The solutions in Examples 16, 17 and 19 are the same as the solutions in Examples 13, 14 and 15, respectively except that the solutions in Examples 16, 17 and 18 did not contain any EDTA. Surprisingly, the solutions without EDTA in Examples 16, 17 and 18 passed the preservative efficacy test while the solutions with zinc and EDTA did not pass.

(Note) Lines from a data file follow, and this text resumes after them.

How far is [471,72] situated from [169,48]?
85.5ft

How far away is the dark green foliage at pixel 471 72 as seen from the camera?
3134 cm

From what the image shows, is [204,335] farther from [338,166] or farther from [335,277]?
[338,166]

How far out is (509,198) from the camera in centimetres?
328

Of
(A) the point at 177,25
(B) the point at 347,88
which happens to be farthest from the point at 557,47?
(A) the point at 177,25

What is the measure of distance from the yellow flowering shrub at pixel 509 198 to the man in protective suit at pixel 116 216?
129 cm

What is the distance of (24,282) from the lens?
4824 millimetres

The solution in Examples 19 and 20 are the same as the control solution in Example 5 except that the solution in Example 19 contained 0.1 wt. % of Polymer JR and the solution in Example 20 contained 0.05 wt. % of Polymer JR without a zinc compound or EDTA. The solutions in Examples 19 and 20 failed the preservative efficacy test.
All of the examples show that zinc compound has preservative efficacy at certain concentrations. The preservative efficacy is enhanced by the presence of polymer JR. The preservative efficacy is not enhanced by the addition of EDTA. A zinc compound alone or in combination with Polymer JR have a preservative effect and are gentle preservatives relative to known preservatives and/or antimicrobial agents.
Although preferred embodiments have been depicted and described in detail herein, it will be apparent to those skilled in the relevant art that various modifications, additions, substitutions, and the like can be made without departing from the spirit of the invention and these are therefore considered to be within the scope of the invention as defined in the claims which follow.